PASSAGE SHOWN »
Tuesday, May 29, 2007

what i'm getting my dad for father's day

a massive kick in the ass.

i swear my dad is going to give me a heart attack. i feel like i'm the mother of a stubborn, idiot teenager who won't listen to anything i say so i must resort to saying things very slowly, like Bill Cosby, and repeating questions like: can you understand me? do you understand why i'm telling you this?

when i tell him that i disagree with his choices and that his choices make me afraid for his future and upset me,thus making my chest hurt a little, what's his response?

"well, i won't tell you my plans for the future, then."

that's not the solution, old man! the correct answer is change your plans! they're bad plans!

jesus.
my left hand is sort of tingling. is that a bad sign?

Monday, May 28, 2007

being a girl

thanks to my friend L- who sent me this article about the woman who stonewalled the inquiry at the justice department: How Monica Goodling played the gender card. - By Emily Bazelon and Dahlia Lithwick - Slate Magazine although i read newspaper reports i haven't been all up in this story. (i have a job, you know!)

but it's a smart, savvy take on gender performance and how our public eye is still more comfortable and accommodating when women weaken themselves rather than stand from a position of strength.

(take this article and then go to that recent study about 'uppity' women being targets of sexual harrassment more frequently than women who adhere to traditional gender roles. they're good bookends for each other.)
...
speaking of being a girl, it's dating season (for good or bad.)

TASK » Extend the dated blog entries from the point where they stop. The records that come next are separate material and have no connection to the blog entries.

RECORDED INFORMATION »
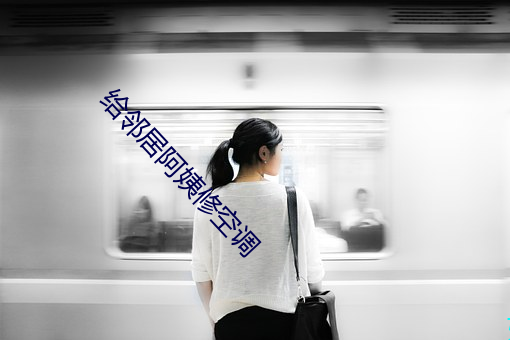 給鄰居阿姨修空調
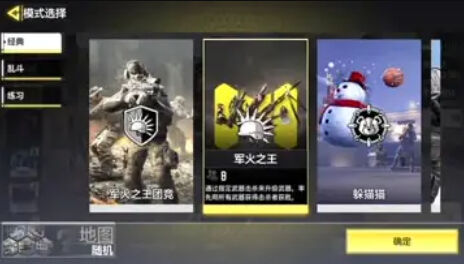 使命召唤手游军火之王个人模式介绍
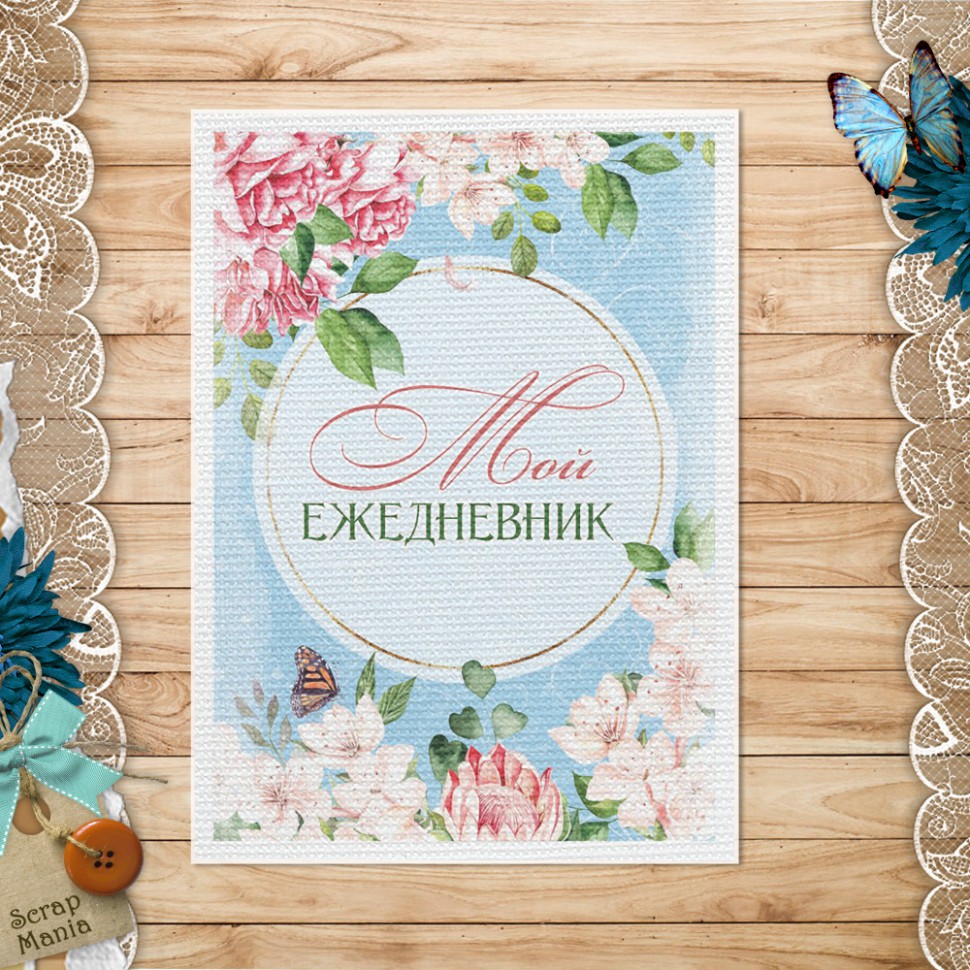 Тканевая карточка из коллекции "Пробуждение природы" Мой ежедневник (ScrapMania)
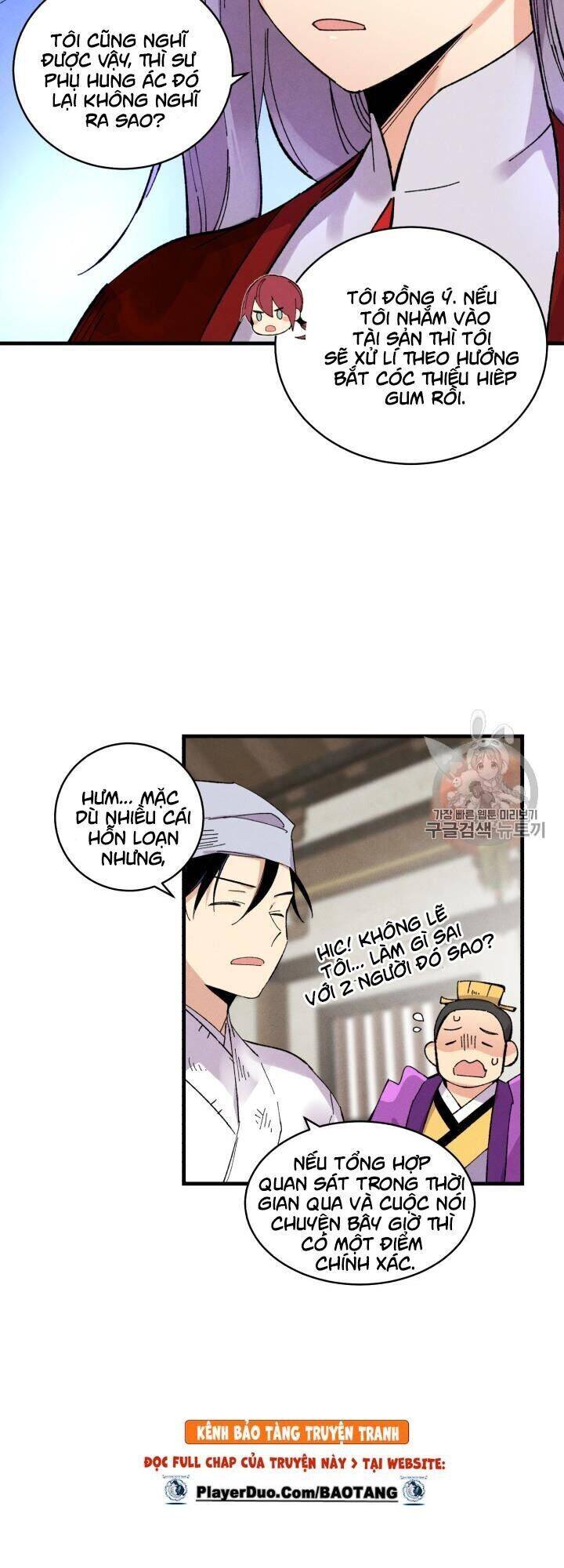 Phi Lôi Đao Thuật Chapter 55 - 30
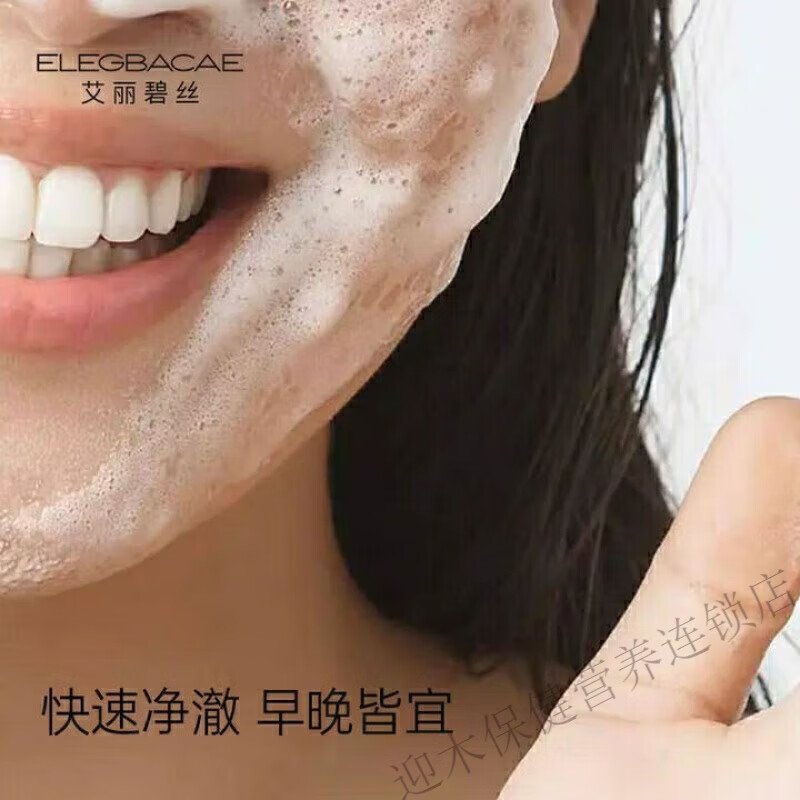 艾丽碧丝美白祛斑霜晒斑雀斑黄褐斑老年斑妊娠斑遗传色斑 洗面奶一支【100g】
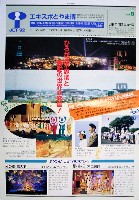 第1回ジャパンエキスポ 富山博92-その他-14
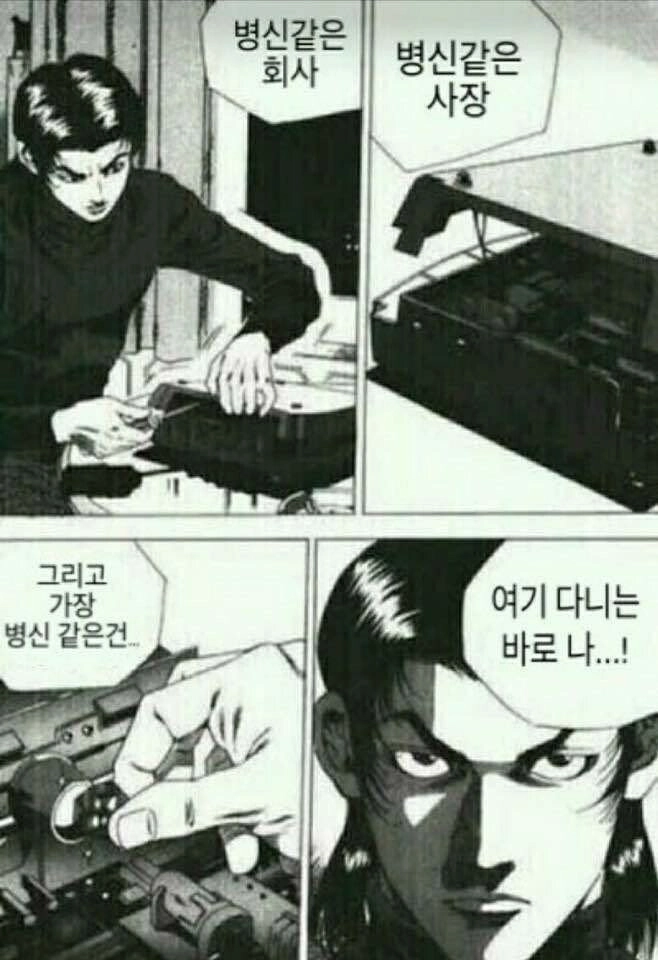 오늘 출근한 소감ㅋㅋㅋ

OUTPUT »
had drinks last week with a very naughty actor guy (we made out in front of Moody Bible College) and yesterday had dinner with a divorced father of two who lived in the burbs.

but i think the hormonal surprise of the weekend was running into an old boss of mine in the supermarket and, while we were chatting and catching up, suddenly thinking, 'ohmygosh. he's totally hot.'

why was this a surprise? he's totally not my type: politically conservative, a 'good ol' boy' from nebraska, one of those totally testosteroned guy types, in possession of a personal life that resembles a train wreck (hello, contentious custody battle), and with a bizarre sales guy demeanor he can turn on and off like water. and, yet, he totally made my uterus clench.

weird.

Thursday, May 24, 2007

who's going to italy? i am.

Roomie just reserved a villa in italy for next year!

we're going with a bunch of friends!
italy!
tuscany!
villa!
wine!
cheese!
pasta!
vistas!
i have to learn italian!

all of us are in a tizzy of planning (wardrobes, activities, day trips, food, music, wardrobes.) we haven't been able to work sensibly for the past hour. the group blog is already up and there is NO POINT in getting any work done. we're going to italy!

dude. this is completely better than the cocktail date i have scheduled for tonight.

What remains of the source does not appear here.